### [OBIETTIVO]
Trascrivi per intero, parola per parola, il testo sull'arte comunitaria riportato qui sotto.

### [TESTO]
--------------------

L’arte comunitaria e la relazione con l’altro
Nuovo capitolo della serie di mini saggi di Christian Caliandro sull’arte comunitaria. Stavolta a essere sciolto è il nodo della relazione con gli altri
“Ho visto le migliori menti della mia generazione / distrutte da pazzia, morir di fame isteriche nude / strascicarsi per strade negre all’alba in cerca di una pera di furia / hipsters testadangelo bramare l’antico spaccia paradisiaco che connette alla dinamo stellare nel meccanismo della notte, / che povertà e stracci e occhiaie fonde e strafatti stavan lì a fumare nel sovrannaturale buio di case con acqua fredda librati su tetti di città contemplando jazz, / che il cervello spogliavano al Cielo sotto l’Elevata vedendo angeli maomettani barcollare su tetti di condomini illuminati, / che in università eran di passaggio con occhi raggianti e cool allucinando Arkansas e Blake-lumilievi tragedie tra studiosi della guerra, / che erano espulsi da accademie per pazzo e osceno pubblicare odi sulle finestre del cranio, / che in camere non sbarbate impauriti s’acquattavano in mutande, bruciando i soldi nella carta straccia e ascoltando il Terrore di là dalla parete” (Allen Ginsberg, Urlo [Howl, 1956], in Urlo & Kaddish, Il Saggiatore, Milano 2015, pp. 23-25).

--------------------

### [DATI ARCHIVIATI]
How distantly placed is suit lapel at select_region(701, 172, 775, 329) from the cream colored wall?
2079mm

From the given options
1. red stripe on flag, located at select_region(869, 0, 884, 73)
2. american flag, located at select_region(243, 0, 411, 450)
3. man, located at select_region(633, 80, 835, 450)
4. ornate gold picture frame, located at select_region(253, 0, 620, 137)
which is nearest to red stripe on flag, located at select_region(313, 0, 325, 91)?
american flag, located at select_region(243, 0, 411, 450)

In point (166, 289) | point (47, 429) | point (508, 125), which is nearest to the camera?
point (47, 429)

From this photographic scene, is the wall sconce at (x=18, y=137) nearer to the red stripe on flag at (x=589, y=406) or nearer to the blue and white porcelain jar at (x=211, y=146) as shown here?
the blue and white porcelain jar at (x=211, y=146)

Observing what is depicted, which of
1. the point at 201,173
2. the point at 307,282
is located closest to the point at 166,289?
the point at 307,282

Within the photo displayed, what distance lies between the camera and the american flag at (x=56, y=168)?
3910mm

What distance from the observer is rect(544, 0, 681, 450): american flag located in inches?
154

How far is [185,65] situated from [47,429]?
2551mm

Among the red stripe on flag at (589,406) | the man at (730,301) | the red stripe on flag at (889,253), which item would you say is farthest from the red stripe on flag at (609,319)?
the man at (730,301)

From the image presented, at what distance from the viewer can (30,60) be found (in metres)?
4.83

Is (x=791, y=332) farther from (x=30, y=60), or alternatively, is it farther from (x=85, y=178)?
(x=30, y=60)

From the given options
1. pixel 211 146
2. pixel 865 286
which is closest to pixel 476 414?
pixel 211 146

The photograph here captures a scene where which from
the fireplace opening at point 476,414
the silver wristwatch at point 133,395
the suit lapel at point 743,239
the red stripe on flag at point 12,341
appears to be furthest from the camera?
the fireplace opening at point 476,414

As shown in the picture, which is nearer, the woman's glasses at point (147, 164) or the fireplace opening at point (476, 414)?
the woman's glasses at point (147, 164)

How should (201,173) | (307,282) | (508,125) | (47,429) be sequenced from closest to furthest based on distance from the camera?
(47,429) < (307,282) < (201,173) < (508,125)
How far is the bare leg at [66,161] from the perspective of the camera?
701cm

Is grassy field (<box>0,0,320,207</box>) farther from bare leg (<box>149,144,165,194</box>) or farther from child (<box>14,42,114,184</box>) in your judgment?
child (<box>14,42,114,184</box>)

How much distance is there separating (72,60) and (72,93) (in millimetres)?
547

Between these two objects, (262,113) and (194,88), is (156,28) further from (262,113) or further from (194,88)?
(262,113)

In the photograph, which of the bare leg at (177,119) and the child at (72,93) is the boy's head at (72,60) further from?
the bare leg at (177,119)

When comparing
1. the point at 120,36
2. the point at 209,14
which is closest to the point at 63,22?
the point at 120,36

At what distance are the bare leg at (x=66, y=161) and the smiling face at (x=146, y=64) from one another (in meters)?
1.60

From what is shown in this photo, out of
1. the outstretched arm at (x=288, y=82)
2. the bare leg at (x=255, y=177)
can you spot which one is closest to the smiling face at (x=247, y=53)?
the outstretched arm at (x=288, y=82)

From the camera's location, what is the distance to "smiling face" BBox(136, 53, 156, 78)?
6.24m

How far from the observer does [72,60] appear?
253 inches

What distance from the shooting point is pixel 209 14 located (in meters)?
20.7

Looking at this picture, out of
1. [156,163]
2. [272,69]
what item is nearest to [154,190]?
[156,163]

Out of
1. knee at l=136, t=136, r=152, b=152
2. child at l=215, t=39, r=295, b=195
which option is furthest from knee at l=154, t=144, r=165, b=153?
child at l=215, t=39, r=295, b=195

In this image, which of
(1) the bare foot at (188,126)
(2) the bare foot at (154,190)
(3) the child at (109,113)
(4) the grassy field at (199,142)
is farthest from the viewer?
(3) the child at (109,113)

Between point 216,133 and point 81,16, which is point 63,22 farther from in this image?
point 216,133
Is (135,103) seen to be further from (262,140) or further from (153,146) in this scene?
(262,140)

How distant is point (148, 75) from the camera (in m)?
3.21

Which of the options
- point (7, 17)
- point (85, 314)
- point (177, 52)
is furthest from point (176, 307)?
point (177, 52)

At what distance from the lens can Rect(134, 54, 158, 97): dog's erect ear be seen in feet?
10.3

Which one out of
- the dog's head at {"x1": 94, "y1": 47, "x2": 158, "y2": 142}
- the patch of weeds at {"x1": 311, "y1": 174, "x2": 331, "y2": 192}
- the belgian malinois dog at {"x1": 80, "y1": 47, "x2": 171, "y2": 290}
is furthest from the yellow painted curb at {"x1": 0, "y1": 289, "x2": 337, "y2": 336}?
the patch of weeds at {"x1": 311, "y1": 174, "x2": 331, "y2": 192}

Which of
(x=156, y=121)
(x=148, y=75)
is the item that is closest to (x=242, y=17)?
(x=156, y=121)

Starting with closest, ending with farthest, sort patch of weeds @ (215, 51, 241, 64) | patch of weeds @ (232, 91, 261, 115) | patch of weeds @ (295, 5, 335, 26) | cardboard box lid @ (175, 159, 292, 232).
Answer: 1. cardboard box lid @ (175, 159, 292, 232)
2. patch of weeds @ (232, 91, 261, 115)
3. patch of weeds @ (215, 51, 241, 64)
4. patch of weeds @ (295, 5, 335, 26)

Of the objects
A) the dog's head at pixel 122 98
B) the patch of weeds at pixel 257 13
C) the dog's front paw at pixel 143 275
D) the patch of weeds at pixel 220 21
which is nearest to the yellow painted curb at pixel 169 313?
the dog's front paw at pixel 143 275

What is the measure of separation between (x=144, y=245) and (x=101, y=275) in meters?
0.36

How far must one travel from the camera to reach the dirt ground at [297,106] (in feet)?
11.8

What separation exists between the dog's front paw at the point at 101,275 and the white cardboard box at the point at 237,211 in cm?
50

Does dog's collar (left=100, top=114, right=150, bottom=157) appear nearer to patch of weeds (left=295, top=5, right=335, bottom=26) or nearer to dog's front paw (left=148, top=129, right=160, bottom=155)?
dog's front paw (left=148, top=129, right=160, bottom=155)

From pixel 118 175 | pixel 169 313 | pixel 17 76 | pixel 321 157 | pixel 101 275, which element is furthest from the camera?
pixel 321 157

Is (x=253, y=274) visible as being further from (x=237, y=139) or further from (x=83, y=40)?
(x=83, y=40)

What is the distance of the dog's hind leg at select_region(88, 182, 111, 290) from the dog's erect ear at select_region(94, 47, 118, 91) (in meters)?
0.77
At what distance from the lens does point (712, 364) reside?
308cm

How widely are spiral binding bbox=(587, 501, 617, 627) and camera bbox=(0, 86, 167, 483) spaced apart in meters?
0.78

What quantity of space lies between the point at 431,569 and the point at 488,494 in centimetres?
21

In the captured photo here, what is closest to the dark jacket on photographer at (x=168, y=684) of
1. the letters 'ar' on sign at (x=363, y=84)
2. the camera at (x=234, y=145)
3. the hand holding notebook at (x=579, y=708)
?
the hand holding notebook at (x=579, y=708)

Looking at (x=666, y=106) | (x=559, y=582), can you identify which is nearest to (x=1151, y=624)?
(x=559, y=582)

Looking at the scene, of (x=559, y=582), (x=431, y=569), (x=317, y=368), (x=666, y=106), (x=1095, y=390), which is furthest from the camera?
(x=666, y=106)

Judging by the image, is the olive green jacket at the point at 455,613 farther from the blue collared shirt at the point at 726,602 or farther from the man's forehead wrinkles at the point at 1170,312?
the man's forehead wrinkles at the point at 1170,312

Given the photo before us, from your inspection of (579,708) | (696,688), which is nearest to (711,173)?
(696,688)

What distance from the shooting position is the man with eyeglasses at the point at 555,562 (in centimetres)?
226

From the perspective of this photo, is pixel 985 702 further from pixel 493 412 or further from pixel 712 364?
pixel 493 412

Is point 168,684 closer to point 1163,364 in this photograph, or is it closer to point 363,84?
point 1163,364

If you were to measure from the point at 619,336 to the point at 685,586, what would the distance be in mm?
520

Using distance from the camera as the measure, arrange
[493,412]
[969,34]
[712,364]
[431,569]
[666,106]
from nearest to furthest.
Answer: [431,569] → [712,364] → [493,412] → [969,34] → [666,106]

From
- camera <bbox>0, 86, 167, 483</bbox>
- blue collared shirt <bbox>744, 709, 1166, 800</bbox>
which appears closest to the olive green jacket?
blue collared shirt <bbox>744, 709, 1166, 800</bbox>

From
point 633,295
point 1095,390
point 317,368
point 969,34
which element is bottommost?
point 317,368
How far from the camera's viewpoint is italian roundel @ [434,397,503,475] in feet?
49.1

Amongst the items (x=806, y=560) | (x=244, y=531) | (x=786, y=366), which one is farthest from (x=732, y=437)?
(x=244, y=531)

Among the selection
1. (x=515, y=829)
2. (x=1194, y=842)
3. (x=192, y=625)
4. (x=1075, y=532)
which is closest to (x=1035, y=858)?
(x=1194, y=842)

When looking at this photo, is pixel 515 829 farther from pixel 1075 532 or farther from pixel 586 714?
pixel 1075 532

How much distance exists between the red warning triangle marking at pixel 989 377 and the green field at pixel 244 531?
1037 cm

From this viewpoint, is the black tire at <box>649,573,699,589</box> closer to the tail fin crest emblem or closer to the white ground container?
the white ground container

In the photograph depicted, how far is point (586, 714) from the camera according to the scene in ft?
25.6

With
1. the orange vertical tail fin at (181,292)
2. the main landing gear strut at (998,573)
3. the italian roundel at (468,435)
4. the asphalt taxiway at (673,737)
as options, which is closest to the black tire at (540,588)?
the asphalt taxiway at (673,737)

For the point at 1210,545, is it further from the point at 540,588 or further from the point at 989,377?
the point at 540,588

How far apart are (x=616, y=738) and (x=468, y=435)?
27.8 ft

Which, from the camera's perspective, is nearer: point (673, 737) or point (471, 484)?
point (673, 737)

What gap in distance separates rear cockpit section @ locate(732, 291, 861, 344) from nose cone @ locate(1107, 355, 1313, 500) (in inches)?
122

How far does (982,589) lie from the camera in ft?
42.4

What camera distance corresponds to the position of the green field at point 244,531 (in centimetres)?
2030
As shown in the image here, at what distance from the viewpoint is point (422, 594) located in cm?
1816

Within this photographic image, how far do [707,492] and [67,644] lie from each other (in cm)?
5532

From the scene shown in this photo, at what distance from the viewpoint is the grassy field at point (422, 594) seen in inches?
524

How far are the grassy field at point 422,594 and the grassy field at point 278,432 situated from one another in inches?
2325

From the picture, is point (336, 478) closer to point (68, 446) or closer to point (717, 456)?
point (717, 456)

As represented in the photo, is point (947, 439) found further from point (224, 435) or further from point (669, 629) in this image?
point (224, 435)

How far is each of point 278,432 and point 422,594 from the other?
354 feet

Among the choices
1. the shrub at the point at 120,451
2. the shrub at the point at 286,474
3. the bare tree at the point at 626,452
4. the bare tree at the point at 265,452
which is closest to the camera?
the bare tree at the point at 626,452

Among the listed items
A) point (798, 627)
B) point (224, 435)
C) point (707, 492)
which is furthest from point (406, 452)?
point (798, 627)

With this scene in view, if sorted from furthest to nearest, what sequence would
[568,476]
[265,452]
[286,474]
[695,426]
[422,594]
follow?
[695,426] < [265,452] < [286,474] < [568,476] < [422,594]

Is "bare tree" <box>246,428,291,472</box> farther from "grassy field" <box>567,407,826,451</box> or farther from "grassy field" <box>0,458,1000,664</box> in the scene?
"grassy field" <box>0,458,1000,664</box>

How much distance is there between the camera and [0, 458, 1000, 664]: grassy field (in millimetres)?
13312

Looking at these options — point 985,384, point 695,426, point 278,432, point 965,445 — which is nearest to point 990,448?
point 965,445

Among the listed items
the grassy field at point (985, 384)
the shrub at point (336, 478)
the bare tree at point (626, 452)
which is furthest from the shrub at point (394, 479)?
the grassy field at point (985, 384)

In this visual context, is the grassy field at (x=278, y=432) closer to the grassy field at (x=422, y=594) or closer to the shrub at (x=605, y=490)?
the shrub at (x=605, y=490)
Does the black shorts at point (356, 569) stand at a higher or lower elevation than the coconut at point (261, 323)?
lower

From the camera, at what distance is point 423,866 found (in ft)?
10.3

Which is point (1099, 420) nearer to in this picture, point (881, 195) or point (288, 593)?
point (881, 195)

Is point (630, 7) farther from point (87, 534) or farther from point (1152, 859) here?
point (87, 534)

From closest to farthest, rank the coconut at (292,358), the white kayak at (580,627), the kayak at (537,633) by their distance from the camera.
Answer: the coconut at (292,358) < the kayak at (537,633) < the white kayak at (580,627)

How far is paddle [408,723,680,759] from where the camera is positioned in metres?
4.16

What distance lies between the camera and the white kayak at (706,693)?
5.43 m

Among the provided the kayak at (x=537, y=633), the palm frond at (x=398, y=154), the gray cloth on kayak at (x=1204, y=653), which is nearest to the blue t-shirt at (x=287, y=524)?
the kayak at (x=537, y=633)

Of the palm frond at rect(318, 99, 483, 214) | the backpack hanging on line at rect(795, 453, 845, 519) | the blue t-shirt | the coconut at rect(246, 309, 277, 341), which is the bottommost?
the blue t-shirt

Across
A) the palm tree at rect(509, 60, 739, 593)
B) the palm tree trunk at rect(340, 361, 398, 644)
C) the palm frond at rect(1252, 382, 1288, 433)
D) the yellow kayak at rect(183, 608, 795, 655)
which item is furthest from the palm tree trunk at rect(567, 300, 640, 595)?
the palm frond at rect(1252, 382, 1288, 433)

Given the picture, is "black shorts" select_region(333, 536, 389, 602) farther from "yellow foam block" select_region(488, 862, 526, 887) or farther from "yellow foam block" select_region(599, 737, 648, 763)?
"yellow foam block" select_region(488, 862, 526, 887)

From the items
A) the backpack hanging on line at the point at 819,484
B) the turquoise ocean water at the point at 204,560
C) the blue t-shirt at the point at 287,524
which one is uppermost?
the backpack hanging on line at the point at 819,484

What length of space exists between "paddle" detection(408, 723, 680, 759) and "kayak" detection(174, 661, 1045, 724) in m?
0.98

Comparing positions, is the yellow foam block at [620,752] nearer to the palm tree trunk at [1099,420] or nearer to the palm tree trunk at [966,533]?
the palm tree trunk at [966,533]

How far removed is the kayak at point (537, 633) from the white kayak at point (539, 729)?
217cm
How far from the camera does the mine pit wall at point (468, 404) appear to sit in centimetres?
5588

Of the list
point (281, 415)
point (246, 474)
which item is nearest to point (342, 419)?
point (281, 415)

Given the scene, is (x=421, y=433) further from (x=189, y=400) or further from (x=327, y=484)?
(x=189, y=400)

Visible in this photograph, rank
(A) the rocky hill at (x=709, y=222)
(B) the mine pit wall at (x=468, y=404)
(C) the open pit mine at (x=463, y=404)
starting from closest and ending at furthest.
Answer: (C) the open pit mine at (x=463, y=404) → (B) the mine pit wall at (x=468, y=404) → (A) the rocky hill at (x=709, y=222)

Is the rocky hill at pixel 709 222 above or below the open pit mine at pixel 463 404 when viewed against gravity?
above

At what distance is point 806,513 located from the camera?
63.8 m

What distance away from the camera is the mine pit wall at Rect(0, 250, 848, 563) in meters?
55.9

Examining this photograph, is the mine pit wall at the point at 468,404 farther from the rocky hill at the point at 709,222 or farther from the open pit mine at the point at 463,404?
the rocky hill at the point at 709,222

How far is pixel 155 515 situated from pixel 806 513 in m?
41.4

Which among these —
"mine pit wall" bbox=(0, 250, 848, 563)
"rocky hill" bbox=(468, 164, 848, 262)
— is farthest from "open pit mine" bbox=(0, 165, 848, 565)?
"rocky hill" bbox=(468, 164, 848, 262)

--------------------

### [RISPOSTA AL COMPITO]
L’arte comunitaria e la relazione con l’altro
Nuovo capitolo della serie di mini saggi di Christian Caliandro sull’arte comunitaria. Stavolta a essere sciolto è il nodo della relazione con gli altri
“Ho visto le migliori menti della mia generazione / distrutte da pazzia, morir di fame isteriche nude / strascicarsi per strade negre all’alba in cerca di una pera di furia / hipsters testadangelo bramare l’antico spaccia paradisiaco che connette alla dinamo stellare nel meccanismo della notte, / che povertà e stracci e occhiaie fonde e strafatti stavan lì a fumare nel sovrannaturale buio di case con acqua fredda librati su tetti di città contemplando jazz, / che il cervello spogliavano al Cielo sotto l’Elevata vedendo angeli maomettani barcollare su tetti di condomini illuminati, / che in università eran di passaggio con occhi raggianti e cool allucinando Arkansas e Blake-lumilievi tragedie tra studiosi della guerra, / che erano espulsi da accademie per pazzo e osceno pubblicare odi sulle finestre del cranio, / che in camere non sbarbate impauriti s’acquattavano in mutande, bruciando i soldi nella carta straccia e ascoltando il Terrore di là dalla parete” (Allen Ginsberg, Urlo [Howl, 1956], in Urlo & Kaddish, Il Saggiatore, Milano 2015, pp. 23-25).